→ Your tasks
(a) Duplicate the portion of the forum thread on Si and Ni starting with "More to the" and going on through "blink it away.".
(b) Pick up the forum thread on Si and Ni right after its final sentence and write what comes next.

→ Supplied passage

★ ★ ★ ★ ★

Why would you choose Ni? 

More to the point: define Ni.



philosopherspidy said:


> Also, isn't hoarding concrete data/information and alluding to it via my brain/imagination Si? That's what I always thought Si was. If not and it is Se, I imagine that's somewhere in my stack. My apologies if I sound misinformed, I'm bad at understanding the functions. - Jack


No. Si, as a function, is 'anti-real'. That is, all objects (from a church to a hotdog to a person, or whatever) are filtered through the subjective impression. Essentially, the perception of anything real is an entirely arbitrary and internal process that has the ability to create an almost delusional suppressive filter on all that is perceived. Si types can be thought of to... at their core... say that "real is overrated". Objective reality has no hold on them. They can blink it away. 

In a stereotypical example... you find an Si that is a Conservative, and you try to have a conversation with them about their WORLD VIEW, or their view of objects.... it is a futile effort. They have the ability to filter all reality into a dampening field, through a pair of 'how I want to see it' glasses and that is more their reality than the objects (information) you are presenting them. If it becomes a tense logical debate, it is not Si. Si is not a rational thing that you duke it out with. It is Nemesis, eyes cold, watching someone ramble on about how the blue sky is pink. It isn't a battle of logic, or of feeling... it is, and there is an impassive utterness to it that brooks no argument at all. 

Now, lest we stereotype, realize that hyper-liberal hippie communist intellectuals can be Si types. Howso? Well, Jung said that there is no way to know what filters a subjective lens might create. Any number of factors, happening off-screen, coalesce to cause the Subject to grip Objects and twist them into arbitrary forms in the mind. We cannot say what form it will take, but only that it will be 'anti-reality' and highly subjective and peculiar. 

This example uses an extreme Si as its model. In someone like me, it manifests the same way, but is inferior and subjugated to Ne and to Ti. I am nevertheless absolutely, manifestly, demonstrably an Si. 

Ni is the same in that it is an arbitrary and highly resistant view of reality itself... however, Ni orients itself to the underpinnings of existence.. to symbols and implications, and does much what Si does, but in that realm instead. Jung called Si types, in a sense, given to 'mythology' of their own unconscious making. Ni types are not like this, being quite opposite with their Se... but in the realm of implications and signs and meaning and symbols, are equally arbitrary and subjective as any Si.

You see why I would expect any Pi to have a well-formed, difficult to engage, strongly willed, and impassive VIEW or VISION... that would be taxing and futile to chip away at. Thus, you are very likely not such a person. 

If you ARE such a person, I would more quickly believe that it is Si than Ni. 



drmiller100 said:


> i always thought da vinci was an INTP or ENTP. kind of a selfish bastard, but was a sign of the times as well.


Almost certainly an NTP. E or I is not really a big deal. He was an Ne and a Ti.. and not so strongly one without the other that it needs to be made a fuss of.

★ ★ ★ ★ ★

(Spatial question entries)

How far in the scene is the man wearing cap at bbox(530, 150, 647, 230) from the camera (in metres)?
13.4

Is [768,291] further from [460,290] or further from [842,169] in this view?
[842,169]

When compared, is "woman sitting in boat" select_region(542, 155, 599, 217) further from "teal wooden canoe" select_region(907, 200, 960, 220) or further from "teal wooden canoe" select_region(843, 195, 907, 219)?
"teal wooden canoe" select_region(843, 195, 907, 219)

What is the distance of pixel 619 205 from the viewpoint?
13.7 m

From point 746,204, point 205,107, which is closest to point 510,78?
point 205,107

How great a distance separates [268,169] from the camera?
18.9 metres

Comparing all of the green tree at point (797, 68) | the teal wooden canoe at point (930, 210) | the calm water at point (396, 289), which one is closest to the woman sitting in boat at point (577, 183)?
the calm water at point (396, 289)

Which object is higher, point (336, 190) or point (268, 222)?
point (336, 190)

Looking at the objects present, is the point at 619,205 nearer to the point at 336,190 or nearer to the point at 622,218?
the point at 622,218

★ ★ ★ ★ ★

→ Responses in order
(a)
More to the point: define Ni.



philosopherspidy said:


> Also, isn't hoarding concrete data/information and alluding to it via my brain/imagination Si? That's what I always thought Si was. If not and it is Se, I imagine that's somewhere in my stack. My apologies if I sound misinformed, I'm bad at understanding the functions. - Jack


No. Si, as a function, is 'anti-real'. That is, all objects (from a church to a hotdog to a person, or whatever) are filtered through the subjective impression. Essentially, the perception of anything real is an entirely arbitrary and internal process that has the ability to create an almost delusional suppressive filter on all that is perceived. Si types can be thought of to... at their core... say that "real is overrated". Objective reality has no hold on them. They can blink it away.

(b)
----------



## drmiller100 (Dec 3, 2011)

arkigos said:


> No. Si, as a function, is 'anti-real'. That is, all objects (from a church to a hotdog to a person, or whatever) are filtered through the subjective impression. Essentially, the perception of anything real is an entirely arbitrary and internal process that has the ability to create an almost delusional suppressive filter on all that is perceived. Si types can be thought of to... at their core... say that "real is overrated". Objective reality has no hold on them. They can blink it away.
> 
> 
> 
> ...


The first description of Si is a great explanation of my ex wife. ISFJ, and her world view is her's. Not open for discussion or debate. Incredibly persistent in the face of logic, real world examples, or other people's needs and wants.

I've been around a fair number of INTJ's and INFJ's. You can indeed change their world views with real world examples. Not trivial, but they both do have Fe or Te and want to categorize the world. Once something is categorized, they are indeed willing to re examine if need be. Not trivial, but it is possible.

Jack is not Ne. Too linear, he can't bounce, and he won't/can't use Ti to decide for himself.


----------



## TheOddRhombus (Jul 30, 2014)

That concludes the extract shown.